My understanding is that the White Paper reflects the sum total of the proposals that the Commission wanted to make following the review. It is worth acknowledging that there was a loose throwaway line at the end of the White Paper that seemed to suggest that, in the perfect future envisaged in Brussels, the EU would control everything, but the White Paper contained no such specific proposal. We have responded to all the proposals, as I have outlined. This is not in the Commission’s work plan for the current year, so we do not anticipate early action to take any of the proposals forward. There is certainly no indication of the Commission coming forward with other broader, more far-reaching proposals.
I thank the Minister for that. On the understanding that the proposals are it and that they look forward for the next 10 years and not wanting to drag the Minister too far into hypotheticals, will he confirm that the rules on mergers apply to the single market and not to the eurozone? We are likely to see a substantial change in the eurozone over the next 10 years with much more consolidation and co-ordination of fiscal policies. The concern with the merger policy is the emergence of a North American Free Trade Agreement-type arrangement in which we end up being Canada, but all the decision-making rules on mergers are produced by one set of countries that have much more common fiscal and economic frameworks. Will the Minister comment on this set of policies and the broader set of merger policies from the review in the light of those likely changes over the next 10 years?

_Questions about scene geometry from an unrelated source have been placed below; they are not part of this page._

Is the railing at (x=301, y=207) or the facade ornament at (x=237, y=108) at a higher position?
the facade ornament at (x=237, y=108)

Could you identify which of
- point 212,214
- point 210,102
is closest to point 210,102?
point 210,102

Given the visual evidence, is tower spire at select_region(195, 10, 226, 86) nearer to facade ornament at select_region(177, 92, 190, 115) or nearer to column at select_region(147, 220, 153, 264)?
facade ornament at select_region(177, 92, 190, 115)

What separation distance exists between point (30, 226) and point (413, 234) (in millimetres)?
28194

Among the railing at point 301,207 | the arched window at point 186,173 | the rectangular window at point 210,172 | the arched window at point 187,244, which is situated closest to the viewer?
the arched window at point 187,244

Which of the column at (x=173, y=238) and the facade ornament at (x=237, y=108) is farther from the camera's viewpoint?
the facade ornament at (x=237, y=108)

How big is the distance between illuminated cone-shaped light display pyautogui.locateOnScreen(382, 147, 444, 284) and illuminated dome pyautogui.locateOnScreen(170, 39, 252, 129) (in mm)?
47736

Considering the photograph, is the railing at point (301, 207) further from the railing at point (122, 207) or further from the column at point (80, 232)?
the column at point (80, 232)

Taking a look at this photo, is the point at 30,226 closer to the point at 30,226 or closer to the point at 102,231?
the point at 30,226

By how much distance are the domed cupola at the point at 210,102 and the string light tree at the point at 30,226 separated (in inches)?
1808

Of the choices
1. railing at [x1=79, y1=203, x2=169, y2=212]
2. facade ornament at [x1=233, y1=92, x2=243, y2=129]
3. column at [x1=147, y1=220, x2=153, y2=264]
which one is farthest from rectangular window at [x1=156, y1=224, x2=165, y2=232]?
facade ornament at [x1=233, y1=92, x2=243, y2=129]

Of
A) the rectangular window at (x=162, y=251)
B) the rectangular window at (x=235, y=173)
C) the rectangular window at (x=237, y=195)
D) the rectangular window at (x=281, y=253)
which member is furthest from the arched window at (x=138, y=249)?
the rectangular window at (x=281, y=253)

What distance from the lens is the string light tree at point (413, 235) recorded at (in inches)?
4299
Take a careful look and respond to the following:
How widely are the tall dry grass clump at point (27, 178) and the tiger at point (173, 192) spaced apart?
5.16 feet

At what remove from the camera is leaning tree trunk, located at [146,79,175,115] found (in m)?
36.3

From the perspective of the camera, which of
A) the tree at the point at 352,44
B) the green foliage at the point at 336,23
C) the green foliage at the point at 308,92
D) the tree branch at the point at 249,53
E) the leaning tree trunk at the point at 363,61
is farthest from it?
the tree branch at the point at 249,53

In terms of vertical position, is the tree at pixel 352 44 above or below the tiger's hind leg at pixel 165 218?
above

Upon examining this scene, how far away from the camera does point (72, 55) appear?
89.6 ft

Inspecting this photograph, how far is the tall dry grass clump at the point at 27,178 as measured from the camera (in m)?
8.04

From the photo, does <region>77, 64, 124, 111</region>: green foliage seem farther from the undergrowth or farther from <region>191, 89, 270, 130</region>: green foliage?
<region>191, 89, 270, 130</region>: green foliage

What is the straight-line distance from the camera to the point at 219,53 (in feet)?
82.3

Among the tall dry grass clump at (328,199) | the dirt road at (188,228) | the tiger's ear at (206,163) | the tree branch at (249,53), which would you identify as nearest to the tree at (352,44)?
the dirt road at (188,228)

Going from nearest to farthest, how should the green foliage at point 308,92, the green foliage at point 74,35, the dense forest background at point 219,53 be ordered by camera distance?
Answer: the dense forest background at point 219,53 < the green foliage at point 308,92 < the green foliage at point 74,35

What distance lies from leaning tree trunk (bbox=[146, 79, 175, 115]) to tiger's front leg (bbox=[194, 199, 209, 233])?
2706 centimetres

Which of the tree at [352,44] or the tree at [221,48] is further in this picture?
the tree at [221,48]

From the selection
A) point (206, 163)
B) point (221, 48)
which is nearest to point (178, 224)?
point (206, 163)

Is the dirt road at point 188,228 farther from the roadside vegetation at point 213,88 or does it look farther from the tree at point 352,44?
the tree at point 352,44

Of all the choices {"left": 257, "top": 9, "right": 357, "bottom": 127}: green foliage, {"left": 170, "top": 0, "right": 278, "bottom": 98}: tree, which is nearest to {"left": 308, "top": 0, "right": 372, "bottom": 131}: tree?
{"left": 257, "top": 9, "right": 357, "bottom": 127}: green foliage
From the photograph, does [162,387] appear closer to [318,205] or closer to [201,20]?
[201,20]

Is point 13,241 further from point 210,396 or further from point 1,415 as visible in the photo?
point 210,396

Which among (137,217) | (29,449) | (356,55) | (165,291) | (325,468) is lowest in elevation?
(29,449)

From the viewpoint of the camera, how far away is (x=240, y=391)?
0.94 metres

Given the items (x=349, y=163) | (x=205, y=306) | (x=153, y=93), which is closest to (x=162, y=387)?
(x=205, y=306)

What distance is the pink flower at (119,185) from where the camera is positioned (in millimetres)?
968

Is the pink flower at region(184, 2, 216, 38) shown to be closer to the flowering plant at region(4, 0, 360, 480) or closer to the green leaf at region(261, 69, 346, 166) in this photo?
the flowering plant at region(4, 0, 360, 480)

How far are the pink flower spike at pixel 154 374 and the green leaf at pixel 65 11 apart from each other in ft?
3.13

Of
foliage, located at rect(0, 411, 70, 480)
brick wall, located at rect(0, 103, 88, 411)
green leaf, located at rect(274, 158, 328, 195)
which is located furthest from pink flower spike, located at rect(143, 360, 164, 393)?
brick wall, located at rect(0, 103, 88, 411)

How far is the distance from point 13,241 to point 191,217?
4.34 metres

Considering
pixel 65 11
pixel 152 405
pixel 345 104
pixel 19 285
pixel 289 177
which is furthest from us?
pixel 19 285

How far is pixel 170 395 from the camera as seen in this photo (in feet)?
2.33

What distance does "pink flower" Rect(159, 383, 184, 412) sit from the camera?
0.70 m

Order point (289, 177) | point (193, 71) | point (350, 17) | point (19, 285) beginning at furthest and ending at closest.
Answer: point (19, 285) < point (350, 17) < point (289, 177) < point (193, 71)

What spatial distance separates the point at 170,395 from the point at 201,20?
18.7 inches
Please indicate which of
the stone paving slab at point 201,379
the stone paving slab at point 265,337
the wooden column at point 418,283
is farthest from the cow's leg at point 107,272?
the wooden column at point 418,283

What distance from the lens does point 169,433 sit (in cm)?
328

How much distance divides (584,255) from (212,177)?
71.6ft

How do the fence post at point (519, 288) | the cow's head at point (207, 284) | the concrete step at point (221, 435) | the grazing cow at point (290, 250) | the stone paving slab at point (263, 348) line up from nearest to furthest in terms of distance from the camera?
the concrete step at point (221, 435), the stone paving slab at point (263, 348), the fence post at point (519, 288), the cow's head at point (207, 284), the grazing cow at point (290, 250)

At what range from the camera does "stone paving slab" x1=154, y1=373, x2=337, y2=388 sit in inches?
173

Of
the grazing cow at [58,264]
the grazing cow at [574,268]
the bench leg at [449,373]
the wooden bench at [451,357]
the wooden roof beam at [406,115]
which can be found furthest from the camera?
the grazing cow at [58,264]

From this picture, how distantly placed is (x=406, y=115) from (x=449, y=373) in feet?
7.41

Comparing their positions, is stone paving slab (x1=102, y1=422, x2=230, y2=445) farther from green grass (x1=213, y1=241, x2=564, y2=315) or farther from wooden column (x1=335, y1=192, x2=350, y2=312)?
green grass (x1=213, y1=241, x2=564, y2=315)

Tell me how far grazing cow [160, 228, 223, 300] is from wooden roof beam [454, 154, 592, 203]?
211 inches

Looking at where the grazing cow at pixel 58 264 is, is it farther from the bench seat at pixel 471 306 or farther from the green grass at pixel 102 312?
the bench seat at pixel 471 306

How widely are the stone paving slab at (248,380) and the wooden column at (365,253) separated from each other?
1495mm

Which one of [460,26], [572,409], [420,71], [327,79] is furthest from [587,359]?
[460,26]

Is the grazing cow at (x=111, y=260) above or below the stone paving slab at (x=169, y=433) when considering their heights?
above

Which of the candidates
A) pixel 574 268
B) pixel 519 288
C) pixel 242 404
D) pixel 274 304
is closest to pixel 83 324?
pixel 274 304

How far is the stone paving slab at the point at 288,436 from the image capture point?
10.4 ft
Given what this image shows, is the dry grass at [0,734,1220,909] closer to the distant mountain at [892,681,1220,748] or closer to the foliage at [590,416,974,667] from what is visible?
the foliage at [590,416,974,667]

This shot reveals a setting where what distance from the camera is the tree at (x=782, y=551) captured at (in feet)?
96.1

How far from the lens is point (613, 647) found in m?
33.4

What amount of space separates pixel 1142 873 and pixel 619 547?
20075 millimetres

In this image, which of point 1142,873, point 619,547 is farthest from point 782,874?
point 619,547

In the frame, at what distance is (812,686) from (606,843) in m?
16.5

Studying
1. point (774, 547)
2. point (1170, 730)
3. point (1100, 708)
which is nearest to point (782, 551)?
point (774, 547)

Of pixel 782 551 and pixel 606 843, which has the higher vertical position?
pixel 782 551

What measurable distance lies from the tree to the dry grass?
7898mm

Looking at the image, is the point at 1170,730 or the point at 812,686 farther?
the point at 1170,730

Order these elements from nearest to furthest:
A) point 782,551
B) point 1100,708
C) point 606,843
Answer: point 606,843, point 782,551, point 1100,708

I am going to resist the urge to speculate in an area in which I can claim little expertise. I simply point out to my hon. Friend that this country retains strong laws and, more importantly, strong institutions that will continue to act under the policies and guidance set out by the UK Parliament. I do not anticipate anything that might happen in the eurozone undermining our own regime. The EU regime applies to the single market. As my hon. Friend will be aware, our right hon. Friend the Chancellor is very busy today seeking to secure guarantees that the single market will not be shanghaied by the eurozone for its own purposes and that there will be protections for those of us who are enthusiastic participants in the single market but will never be members of the eurozone. I am sure that that would include any attempt—not that we have any indication that there will be one—to dilute the regime or overburden it for the sake of eurozone members. We would resist such an attempt very strongly, but we have no sense that that is on the agenda.
My final question relates to trade treaties, particularly the transatlantic trade treaty, which will create a broader market in which there will be free and open competition. What is the likely impact of the application of this measure to a treaty with the United States and other countries? Has the United States been part of the consideration of this measure or of the overall merger policy in the European Union?
I will not even venture to give an answer off the hoof, because that is not a subject considered in the White Paper, but I am happy to write to my hon. Friend and copy in members of the Committee on that question.
Motion made, and Question proposed,
That the Committee takes note of European Union Document No 11976/14, a Commission White Paper: Towards more effective EU merger control, and Addenda 1 to 3; and supports the Government’s approach of questioning the proposal to widen scope of the EU Merger Regime (EUMR) to include acquisitions of non-controlling minority shareholdings, given that the evidence does not suggest it is justified.—(Nick Boles.)